Instructions:
1 – Answer these questions from the post on the Waste Isolation Pilot Plant (WIPP):
(a) For what year are the initial shipments of Oak Ridge transuranic waste to WIPP scheduled?
(b) At which site are drums of TRU waste stored above ground under tents?
(c) According to the quoted article, how many truck loads of transuranic waste does DOE plan to bring to WIPP over the next 30 years?
2 – From the post on the Waste Isolation Pilot Plant, quote the stretch from "Here in Oak" through "under tents." word for word.
3 – Continue the post on the Waste Isolation Pilot Plant, beginning after its final sentence.
══ Extract ══
1999 CPEO Military List Archive

From: Susan Gawarecki <loc@icx.net>
Date: Mon, 5 Apr 1999 12:05:13 -0700 (PDT)
Reply: cpeo-military
Subject: Anti-WIPP article lacks critical thinking
 
Marylia Kelley's recent post of the "Waste Isolation Pilot Plant: The
Two Percent 'Solution'" article promotes untruths and overall lacks
critical thinking.  In the past, posts from Marylia's group have called
for cleanups of sites at LLNL, air filters at the Pu facility, a local
park--where do they think the debris and used workers' protective
equipment are going to be disposed?

Here in Oak Ridge, transuranic (TRU) waste is scattered about the Oak
Ridge National Lab complex in a variety of forms, including sludges in
decaying tanks and lines, and wastes buried in the ground, in many cases
in contact with the groundwater.  Currently, a program is underway to
treat and contain this waste, with the initial shipments to WIPP
scheduled for 2003.  WIPP is demonstrably safer for disposal of this
material than the numerous locations across the US where TRU waste is
haphazardly stored in close proximity to population centers.  This
includes Rocky Flats, where drums of TRU waste are stored above ground
under tents.

A bigger issue is the hundreds of millions of dollars that annually are
spent to oversee this waste in these inappropriate locations.  This is
money that otherwise could be spent to clean up contaminated lands with
significant potential for exposure to workers or that might allow
contaminants to migrate to areas accessible to the public.  Why delay
this further?  The truth is that budgets are getting smaller, not
larger, so that appropriate actions on waste management need to be done
today.

The article also repeats many of the assertions that simply don't hold
up under careful scrutiny:

"WIPP will leak." --This is not likely.  The salt will flow plastically
to encase the drums and fill in the excavated chambers.  There are no
free liquids allowed in the drums.  The discussion of the geology of the
WIPP site ignores the fact that these salt domes are highly stable and
aren't subject to the unlikely scenarios postulated.  Moreover, nearby
drilling and injection operations will be forbidden.

"Much of the waste slated for WIPP is contaminated with plutonium 239,
which has a radioactive half-life of over 24,000 years." --Big deal. 
There are many more toxic elements that will NEVER decay away disposed
by industries daily in much less secure disposal sites.

"DOE plans to bring 40,000 truck loads of transuranic waste to WIPP over
the next 30 years....DOE estimates these shipments will result in 6
deaths and 48 injuries from accidents and that 3 people will die from
radiation exposure during 'accident free' shipments." --All trucking has
fatal accident rates--the nuclear trucking industry has far fewer than
average. The TRU shipping containers are extremely over-designed and
tested, with zero liklihood of failure in a typical road accident.
═══
══ Data under study ══
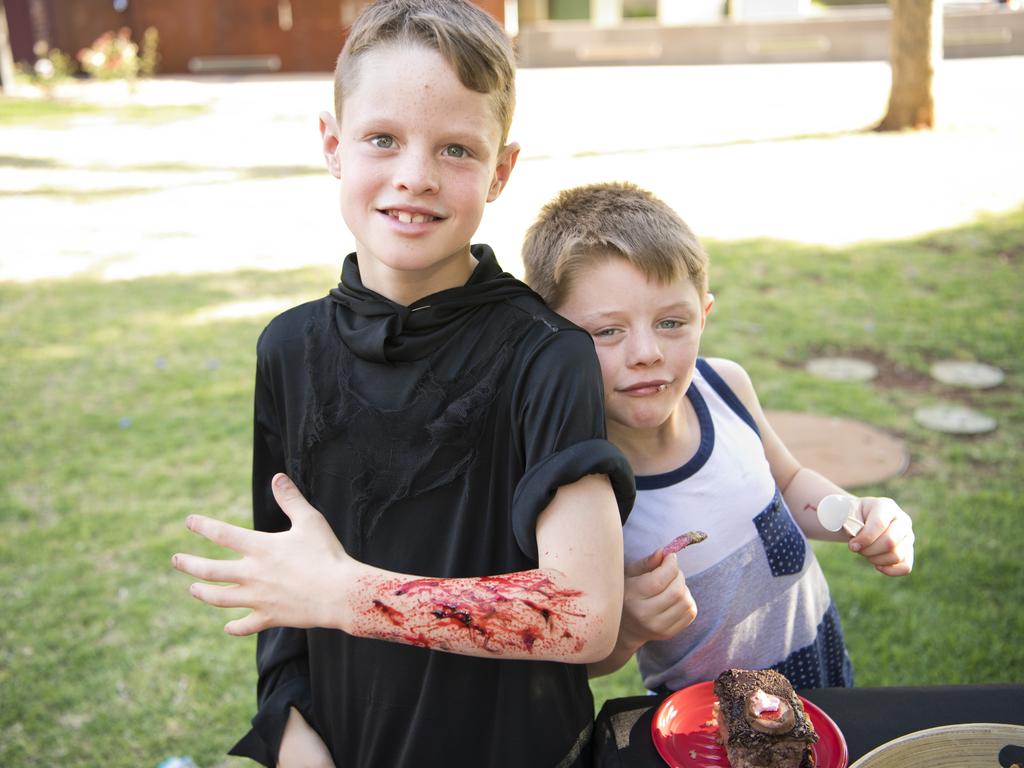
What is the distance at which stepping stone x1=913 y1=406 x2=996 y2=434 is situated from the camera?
499 centimetres

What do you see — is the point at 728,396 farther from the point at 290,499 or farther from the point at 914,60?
the point at 914,60

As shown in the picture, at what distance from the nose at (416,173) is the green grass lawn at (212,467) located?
2376 mm

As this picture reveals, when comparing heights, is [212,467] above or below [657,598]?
below

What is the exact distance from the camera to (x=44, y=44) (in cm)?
2208

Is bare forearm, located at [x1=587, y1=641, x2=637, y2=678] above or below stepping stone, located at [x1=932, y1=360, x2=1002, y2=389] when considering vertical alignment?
above

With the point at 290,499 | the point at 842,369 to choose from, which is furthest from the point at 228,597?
the point at 842,369

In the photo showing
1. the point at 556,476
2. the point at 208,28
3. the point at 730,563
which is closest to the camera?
the point at 556,476

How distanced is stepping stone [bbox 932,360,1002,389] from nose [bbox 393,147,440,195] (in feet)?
15.9

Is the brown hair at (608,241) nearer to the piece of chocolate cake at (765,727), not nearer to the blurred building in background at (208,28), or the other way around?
the piece of chocolate cake at (765,727)

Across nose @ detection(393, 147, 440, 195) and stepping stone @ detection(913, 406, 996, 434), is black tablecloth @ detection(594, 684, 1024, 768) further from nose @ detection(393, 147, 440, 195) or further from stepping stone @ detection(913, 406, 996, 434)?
stepping stone @ detection(913, 406, 996, 434)

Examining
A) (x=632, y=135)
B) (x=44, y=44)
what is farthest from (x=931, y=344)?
(x=44, y=44)

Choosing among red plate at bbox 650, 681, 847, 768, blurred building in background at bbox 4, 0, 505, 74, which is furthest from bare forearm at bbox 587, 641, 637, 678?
blurred building in background at bbox 4, 0, 505, 74

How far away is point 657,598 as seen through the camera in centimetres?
145

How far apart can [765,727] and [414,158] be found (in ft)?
3.06
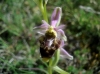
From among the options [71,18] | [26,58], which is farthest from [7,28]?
[71,18]

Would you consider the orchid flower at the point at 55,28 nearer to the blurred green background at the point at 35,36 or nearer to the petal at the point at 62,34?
the petal at the point at 62,34

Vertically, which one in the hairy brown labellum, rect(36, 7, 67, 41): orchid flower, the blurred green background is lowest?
the hairy brown labellum

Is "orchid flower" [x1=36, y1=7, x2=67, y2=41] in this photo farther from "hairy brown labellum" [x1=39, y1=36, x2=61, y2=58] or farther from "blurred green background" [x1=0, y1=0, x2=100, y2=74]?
"blurred green background" [x1=0, y1=0, x2=100, y2=74]

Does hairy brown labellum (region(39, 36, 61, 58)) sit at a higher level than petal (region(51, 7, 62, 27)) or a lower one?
lower

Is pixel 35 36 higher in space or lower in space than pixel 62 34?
higher

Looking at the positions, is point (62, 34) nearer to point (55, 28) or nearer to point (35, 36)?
point (55, 28)

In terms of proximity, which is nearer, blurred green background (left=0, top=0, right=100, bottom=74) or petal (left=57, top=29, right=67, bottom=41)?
petal (left=57, top=29, right=67, bottom=41)

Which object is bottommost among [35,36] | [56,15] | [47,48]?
[47,48]

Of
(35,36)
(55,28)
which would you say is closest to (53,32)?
(55,28)

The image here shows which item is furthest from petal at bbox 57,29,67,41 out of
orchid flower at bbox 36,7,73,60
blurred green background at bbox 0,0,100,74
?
blurred green background at bbox 0,0,100,74
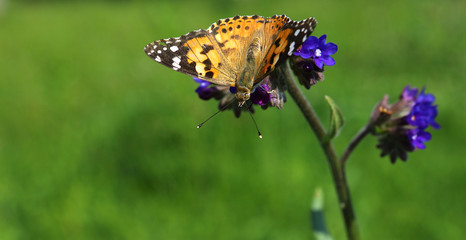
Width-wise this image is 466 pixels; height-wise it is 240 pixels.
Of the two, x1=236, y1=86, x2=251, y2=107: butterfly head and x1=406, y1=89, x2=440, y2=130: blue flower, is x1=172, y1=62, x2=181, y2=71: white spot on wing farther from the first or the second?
x1=406, y1=89, x2=440, y2=130: blue flower

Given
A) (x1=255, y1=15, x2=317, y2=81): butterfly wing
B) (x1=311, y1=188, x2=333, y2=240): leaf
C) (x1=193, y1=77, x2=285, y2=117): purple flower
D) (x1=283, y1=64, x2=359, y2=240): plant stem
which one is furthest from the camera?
(x1=311, y1=188, x2=333, y2=240): leaf

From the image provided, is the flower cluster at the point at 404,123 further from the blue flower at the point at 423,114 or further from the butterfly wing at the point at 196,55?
the butterfly wing at the point at 196,55

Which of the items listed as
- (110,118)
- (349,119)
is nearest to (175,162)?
(110,118)

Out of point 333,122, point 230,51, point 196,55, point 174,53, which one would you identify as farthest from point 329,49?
point 174,53

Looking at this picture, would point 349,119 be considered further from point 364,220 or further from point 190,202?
point 190,202

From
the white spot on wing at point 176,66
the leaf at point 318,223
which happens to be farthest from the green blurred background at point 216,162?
the white spot on wing at point 176,66

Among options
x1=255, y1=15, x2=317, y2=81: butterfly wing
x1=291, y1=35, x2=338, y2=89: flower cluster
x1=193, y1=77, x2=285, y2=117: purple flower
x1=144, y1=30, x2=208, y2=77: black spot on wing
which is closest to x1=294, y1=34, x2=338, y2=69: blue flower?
x1=291, y1=35, x2=338, y2=89: flower cluster

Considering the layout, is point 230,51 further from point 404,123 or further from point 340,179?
point 404,123
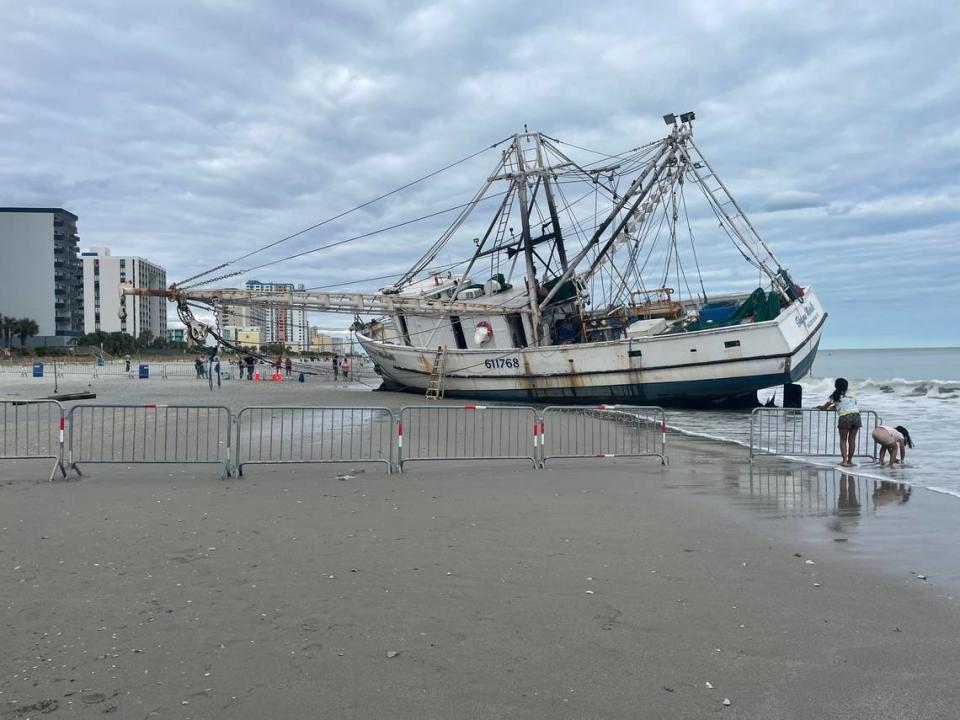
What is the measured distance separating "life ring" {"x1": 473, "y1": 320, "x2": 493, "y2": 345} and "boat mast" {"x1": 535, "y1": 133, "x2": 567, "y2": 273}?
376 centimetres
═══
Expected results:
1 –
(a) 2003
(b) Rocky Flats
(c) 40,000

2 –
Here in Oak Ridge, transuranic (TRU) waste is scattered about the Oak
Ridge National Lab complex in a variety of forms, including sludges in
decaying tanks and lines, and wastes buried in the ground, in many cases
in contact with the groundwater.  Currently, a program is underway to
treat and contain this waste, with the initial shipments to WIPP
scheduled for 2003.  WIPP is demonstrably safer for disposal of this
material than the numerous locations across the US where TRU waste is
haphazardly stored in close proximity to population centers.  This
includes Rocky Flats, where drums of TRU waste are stored above ground
under tents.

3 –
Moreover, the $20 million per year that New Mexico is receiving for
accepting WIPP, and which is being applied to highway upgrades, will
prevent many more deaths from traffic accidents than the small number of
fatalities estimated for the TRU waste shipping campaign.

I have never seen protesters complaining about a bridge or building
being constructed when the construction industry knows that X number of
workers will die.  I have never seen protests about the prevalence of
single-walled petroleum tankers plying our highways, city streets, and
neighborhoods--accidents involving these are demonstrably more likely to
be fatal (and environmentally harmful) than from a TRU-bearing truck. 
So what is the real agenda here?

"WIPP is part of the DOE's nuclear waste "shell game," a dangerous
enterprise that puts deadly wastes on our highways, moving them around
the
country and substituting "out of sight - out of mind" for a sound
policy." --This statement is inflammatory rhetoric.  In truth, WIPP is
the best possible policy, considering the budgetary constraints and the
current state of TRU-waste storage and buildings/lands contaminated with
TRU-waste in many of our communities.

"Moreover, WIPP will not come close to solving the country's nuclear
waste problems, not by any standard of measurement.  WIPP is designed to
handle less than 2% of the existing volume of nuclear bomb-generated
radioactive wastes. Even if one calculates the transuranic wastes alone,
WIPP is proposed for only about one-third of DOE's existing TRU waste."
--WIPP is by law and by design only intended to handle TRU waste.  Yes,
we need more capacity.  We also need appropriate sites opened to dispose
of the nation's low-level and high-level radioactive wastes.  Oak Ridge
and the other DOE sites want this out of their communities to prevent
further discharges to their groundwater and their rivers.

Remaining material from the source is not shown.